Materials and methods: Alveolar osteoblasts from women donors (five women aged 33–38 years and five women aged 62–68 years) were cultured in vitro. The cells were serially passaged and maximal lifespan evaluated. Cell viability, ultramicrostructure and osteogenic differentiation ability were determined respectively, using MTT assay, transmission electron microscopy, alkaline phosphatase (ALP) activity assay and von Kossa staining assay. These parameters of the two groups of AOBs were evaluated.

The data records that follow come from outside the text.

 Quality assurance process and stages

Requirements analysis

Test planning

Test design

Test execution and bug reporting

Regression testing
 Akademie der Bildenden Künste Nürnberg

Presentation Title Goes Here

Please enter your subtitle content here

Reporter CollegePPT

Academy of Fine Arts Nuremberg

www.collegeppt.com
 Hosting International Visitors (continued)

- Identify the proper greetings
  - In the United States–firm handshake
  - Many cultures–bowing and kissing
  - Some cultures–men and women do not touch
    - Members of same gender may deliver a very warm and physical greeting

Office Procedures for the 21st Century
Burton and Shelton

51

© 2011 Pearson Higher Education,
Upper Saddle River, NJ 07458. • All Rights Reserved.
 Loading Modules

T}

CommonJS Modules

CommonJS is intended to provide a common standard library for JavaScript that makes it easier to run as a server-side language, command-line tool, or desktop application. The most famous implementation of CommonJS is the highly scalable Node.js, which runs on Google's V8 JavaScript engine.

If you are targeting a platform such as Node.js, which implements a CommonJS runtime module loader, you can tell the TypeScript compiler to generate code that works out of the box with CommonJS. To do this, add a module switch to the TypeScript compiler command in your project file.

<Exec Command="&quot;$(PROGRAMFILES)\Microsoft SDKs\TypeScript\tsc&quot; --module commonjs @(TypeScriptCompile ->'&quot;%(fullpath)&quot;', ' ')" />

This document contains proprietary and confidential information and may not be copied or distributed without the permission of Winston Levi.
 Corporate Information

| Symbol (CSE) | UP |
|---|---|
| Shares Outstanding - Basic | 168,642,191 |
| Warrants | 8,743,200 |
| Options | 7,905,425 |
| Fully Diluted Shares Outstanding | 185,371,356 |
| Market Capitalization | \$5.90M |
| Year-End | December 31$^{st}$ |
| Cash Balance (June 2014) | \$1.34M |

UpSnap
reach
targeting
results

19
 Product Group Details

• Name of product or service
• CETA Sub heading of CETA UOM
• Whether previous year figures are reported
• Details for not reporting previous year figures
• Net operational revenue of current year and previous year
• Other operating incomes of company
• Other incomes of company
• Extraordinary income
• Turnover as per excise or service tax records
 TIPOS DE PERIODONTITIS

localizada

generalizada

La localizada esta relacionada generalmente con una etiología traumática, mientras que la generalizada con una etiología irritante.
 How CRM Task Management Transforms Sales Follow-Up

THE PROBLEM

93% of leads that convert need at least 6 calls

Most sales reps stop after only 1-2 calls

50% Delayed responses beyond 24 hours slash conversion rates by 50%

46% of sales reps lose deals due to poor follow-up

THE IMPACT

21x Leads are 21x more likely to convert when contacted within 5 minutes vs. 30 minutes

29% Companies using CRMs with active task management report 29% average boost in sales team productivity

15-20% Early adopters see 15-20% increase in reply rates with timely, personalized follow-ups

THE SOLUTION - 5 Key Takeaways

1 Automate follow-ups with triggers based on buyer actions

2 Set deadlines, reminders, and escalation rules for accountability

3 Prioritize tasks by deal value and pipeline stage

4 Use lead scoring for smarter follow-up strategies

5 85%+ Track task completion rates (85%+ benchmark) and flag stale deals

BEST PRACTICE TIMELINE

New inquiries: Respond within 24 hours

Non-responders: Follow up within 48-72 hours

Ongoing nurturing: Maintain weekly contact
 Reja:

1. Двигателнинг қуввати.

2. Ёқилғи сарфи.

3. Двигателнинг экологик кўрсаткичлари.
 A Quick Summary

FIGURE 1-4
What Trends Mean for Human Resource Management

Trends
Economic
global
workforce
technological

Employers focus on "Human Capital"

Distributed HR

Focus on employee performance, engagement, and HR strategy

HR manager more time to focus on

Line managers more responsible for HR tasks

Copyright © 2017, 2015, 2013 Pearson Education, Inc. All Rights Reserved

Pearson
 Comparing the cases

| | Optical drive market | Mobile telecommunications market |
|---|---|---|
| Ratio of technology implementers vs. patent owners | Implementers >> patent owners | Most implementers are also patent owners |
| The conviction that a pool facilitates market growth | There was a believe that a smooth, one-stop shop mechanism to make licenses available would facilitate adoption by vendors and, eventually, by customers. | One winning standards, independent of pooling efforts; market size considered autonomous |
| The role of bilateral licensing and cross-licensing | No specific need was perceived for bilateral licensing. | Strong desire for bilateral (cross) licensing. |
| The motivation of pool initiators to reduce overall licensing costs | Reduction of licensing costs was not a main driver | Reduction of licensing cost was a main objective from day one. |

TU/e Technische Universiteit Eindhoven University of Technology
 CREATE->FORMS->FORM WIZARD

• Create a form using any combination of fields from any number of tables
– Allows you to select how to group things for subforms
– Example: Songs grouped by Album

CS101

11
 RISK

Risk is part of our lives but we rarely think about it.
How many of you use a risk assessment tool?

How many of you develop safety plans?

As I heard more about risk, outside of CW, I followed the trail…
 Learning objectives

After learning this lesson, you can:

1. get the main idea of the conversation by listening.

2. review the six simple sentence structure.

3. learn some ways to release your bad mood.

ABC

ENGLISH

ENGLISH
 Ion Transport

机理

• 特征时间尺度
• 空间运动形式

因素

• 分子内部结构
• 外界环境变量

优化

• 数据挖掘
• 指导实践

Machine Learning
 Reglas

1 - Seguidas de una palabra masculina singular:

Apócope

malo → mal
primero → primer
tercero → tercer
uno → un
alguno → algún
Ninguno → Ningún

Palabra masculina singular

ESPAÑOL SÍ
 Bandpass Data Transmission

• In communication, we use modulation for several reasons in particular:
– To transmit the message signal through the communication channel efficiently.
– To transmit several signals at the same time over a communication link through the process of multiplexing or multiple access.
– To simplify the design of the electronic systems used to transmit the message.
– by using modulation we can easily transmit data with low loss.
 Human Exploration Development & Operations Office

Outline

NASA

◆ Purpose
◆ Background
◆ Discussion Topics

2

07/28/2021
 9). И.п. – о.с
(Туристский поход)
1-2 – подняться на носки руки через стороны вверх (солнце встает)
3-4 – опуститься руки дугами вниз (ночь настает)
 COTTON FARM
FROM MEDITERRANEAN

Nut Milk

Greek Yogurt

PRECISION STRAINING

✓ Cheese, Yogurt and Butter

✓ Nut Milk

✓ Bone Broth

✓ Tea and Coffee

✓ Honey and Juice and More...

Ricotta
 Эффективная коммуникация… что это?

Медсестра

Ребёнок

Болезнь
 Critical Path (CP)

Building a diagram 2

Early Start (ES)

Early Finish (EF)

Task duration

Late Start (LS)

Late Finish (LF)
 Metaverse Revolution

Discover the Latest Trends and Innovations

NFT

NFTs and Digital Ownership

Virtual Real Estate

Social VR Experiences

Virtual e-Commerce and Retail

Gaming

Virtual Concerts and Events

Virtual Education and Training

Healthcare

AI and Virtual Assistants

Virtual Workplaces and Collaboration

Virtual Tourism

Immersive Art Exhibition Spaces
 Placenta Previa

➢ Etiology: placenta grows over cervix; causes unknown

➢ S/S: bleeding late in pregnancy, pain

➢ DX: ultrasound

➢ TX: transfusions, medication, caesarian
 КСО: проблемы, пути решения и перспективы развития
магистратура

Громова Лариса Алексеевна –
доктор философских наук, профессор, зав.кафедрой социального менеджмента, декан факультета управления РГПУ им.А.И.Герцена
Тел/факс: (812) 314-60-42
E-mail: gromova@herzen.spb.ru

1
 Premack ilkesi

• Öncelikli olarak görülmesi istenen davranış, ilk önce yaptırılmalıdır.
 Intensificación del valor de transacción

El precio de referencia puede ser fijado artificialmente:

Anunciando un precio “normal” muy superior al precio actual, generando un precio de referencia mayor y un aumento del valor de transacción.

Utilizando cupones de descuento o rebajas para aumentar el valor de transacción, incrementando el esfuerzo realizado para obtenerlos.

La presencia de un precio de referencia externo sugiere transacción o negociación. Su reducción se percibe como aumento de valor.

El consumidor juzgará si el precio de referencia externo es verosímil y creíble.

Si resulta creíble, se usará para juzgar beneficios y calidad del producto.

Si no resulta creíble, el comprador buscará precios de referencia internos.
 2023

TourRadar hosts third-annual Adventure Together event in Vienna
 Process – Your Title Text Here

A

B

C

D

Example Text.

Results: When compared with cells from young adult donors, AOBs from elderly women exhibited lower maximal lifespan (P < 0.05). Mean rate of population doubling was lower in elderly donor cells compared to those from young adult cells (P < 0.05). Organelles from AOBs of elderly donors were much fewer than those from young donors. MTT value of elderly donor cells was significantly lower than those of young adult donors from day 2 (P < 0.05). Relative ratio of ALP activity in elderly donor cells was significantly lower than those of the young womens’ cells at 8, 12, 16 and 20 days (P < 0.05). Calcium nodules of young adult donors’ specimens were significantly more numerous and larger than those from elderly donors.
Conclusions: Comparison of biological characteristics of AOBs from young adult women with those from elderly women in vitro revealed differences in proliferative capacity and bone formation functions, which decreased with aging. These data indicate that aging may play an important role in pathogenesis of human AOBs loss.